**EXERCISE TEXT**
+++

Torture victims under threat from UK proposals

 

(Today - UN International Day in Support of Victims of Torture)

Torture victims/survivors are under real threat from the UK's proposal for off-shore asylum processing proposals.

The UK's proposals for asylum claims to be determined outside of the country where that claim is initially made were on the agenda for last week's European Council meeting in Thessaloniki.

"We now know that the Council has not accepted the UK's proposals, but they have not gone away,” says the Medical Foundation's Advocacy Officer (Refugee Issues) David Rhys Jones.

The UK now appears to be throwing some support behind the United Nations High Commissioner for Refugees which, in the words of High Commissioner Ruud Lubbers "proposes separating out the groups that are clearly misusing the system, namely asylum seekers from countries that produce hardly any genuine refugees. "These asylum seekers would automatically be sent to one or more reception centres somewhere within the EU, where their claims would be rapidly examined by joint EU teams. Those judged not to have any sort of refugee claim would then be sent straight home. The limited number of recognised refugees among them would be shared between the EU states?"

The Medical Foundation for the Care of Victims of Torture is concerned that neither the UK nor the UNHCR proposals sufficiently safeguard torture survivors in terms of health and human rights in the event that the mechanisms inherent in asylum processes taking place within the territory of the country of asylum are absent.

+++

**PROMPT 1**
In the article on UK asylum proposals, in which city was last week's European Council meeting held?
**PROMPT 2**
Carry on the article on UK asylum proposals after its final sentence.
The listing has no connection to the article on UK asylum proposals.

+++

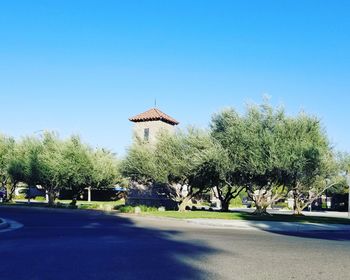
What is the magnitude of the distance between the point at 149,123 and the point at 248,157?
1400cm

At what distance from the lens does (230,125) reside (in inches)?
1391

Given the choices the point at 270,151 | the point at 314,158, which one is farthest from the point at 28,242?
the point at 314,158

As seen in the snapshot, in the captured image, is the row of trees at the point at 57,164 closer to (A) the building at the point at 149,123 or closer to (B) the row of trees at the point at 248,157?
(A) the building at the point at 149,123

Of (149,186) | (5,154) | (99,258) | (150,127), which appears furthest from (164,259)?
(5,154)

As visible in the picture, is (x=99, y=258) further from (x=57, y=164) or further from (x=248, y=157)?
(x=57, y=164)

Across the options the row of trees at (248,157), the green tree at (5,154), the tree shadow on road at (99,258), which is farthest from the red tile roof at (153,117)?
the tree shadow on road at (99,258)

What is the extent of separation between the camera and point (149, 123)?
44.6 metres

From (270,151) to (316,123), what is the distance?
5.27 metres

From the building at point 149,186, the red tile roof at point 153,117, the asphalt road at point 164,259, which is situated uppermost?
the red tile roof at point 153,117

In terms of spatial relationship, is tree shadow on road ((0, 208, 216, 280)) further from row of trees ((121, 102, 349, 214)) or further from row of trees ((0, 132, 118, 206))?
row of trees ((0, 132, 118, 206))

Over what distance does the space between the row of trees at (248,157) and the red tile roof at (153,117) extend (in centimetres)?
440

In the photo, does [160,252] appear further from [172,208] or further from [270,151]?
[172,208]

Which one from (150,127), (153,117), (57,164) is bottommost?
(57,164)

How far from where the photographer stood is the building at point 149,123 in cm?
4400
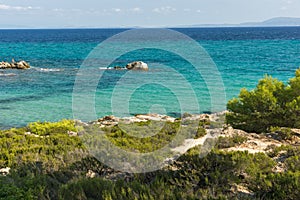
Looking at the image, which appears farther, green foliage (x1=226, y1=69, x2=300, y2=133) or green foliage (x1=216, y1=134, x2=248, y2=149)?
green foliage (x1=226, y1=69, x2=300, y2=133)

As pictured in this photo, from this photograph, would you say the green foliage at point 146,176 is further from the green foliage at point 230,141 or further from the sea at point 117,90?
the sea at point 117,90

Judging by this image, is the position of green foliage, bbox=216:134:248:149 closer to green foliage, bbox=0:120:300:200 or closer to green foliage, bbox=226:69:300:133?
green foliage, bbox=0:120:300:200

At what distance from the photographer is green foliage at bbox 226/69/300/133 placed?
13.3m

+++

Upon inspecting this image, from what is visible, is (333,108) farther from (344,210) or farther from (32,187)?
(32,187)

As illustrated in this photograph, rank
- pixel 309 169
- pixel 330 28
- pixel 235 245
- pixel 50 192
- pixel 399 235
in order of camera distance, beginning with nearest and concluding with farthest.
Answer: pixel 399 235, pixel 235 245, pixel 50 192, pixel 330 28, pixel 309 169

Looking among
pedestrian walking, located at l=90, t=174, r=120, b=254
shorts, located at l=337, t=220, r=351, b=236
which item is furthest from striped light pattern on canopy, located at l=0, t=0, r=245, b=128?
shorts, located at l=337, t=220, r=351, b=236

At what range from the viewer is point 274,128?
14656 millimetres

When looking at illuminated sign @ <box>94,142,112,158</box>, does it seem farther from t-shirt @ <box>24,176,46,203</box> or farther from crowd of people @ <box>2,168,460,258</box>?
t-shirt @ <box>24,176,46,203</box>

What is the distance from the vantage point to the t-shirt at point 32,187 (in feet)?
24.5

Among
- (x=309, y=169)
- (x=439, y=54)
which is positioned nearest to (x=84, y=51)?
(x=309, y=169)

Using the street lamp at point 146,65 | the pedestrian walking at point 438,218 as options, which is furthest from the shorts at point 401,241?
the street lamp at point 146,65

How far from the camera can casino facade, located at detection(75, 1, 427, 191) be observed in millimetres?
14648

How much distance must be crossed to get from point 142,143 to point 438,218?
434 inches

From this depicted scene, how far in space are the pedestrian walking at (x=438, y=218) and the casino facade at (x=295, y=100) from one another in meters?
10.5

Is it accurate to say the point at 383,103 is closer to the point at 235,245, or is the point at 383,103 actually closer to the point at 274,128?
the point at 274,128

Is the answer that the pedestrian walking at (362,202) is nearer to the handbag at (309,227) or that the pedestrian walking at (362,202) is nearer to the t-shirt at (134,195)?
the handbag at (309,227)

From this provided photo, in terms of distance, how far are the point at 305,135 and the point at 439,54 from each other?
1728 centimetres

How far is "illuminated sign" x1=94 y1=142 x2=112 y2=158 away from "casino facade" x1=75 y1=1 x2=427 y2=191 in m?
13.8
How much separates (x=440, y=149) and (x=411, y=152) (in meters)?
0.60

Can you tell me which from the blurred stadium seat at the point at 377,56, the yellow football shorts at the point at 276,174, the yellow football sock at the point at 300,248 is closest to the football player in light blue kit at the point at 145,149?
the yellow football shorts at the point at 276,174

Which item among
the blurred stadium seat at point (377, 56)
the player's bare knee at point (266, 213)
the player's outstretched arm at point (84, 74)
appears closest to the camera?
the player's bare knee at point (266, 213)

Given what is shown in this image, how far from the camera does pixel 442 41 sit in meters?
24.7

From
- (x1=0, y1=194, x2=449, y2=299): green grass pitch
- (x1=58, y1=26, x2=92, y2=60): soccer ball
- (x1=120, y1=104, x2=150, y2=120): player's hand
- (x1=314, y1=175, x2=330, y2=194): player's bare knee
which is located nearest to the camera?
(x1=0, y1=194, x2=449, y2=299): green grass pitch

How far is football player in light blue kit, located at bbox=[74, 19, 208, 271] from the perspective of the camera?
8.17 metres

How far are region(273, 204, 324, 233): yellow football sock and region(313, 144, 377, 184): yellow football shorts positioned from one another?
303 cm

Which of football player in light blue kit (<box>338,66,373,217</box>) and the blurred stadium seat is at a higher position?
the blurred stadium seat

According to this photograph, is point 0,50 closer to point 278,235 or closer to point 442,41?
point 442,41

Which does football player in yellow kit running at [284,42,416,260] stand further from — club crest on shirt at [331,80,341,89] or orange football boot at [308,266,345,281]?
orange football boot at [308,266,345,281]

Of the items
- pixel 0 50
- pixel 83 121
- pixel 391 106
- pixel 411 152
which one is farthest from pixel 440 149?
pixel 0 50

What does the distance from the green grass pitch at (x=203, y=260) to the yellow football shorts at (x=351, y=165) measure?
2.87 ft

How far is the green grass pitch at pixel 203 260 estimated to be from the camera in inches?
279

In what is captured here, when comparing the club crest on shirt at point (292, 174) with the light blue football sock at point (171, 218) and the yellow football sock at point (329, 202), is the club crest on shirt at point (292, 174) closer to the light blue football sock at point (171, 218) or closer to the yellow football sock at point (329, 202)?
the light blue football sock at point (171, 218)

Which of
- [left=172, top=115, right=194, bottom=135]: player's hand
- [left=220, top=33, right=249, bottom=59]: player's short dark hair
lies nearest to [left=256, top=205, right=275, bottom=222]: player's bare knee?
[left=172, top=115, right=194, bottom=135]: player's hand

+++

**WRITTEN ANSWER 1**
Thessaloniki.

**WRITTEN ANSWER 2**
"Without minimum standards the most vulnerable may be at particular risk of return to their country of origin,” says Mr Jones.

Questions that the UK government and the UNHCR must answer include:

- Is it envisaged that survivors of torture and organised violence and their families would be exempt from any and all offshore asylum processing initiatives?

  • What procedures, including health and mental health assessments will be put in place to provide opportunities to identify torture survivors throughout the asylum process, both in the territory of States Party and off-shore?
  • Will all staff both in the territory of the States Party and in offshore processing centres and throughout the processing system be appropriately trained to identify survivors of torture?
  • What consideration has been given to the issue of late disclosure of allegations of torture?
  • And how will torture survivors who are identified after transfer offshore be treated?

"Freedom from Torture fears that while the UK proposal may not be endorsed, some less radical proposal for the offshore processing of asylum claims may well emerge. All such proposals currently carry a Health Warning for torture survivors.”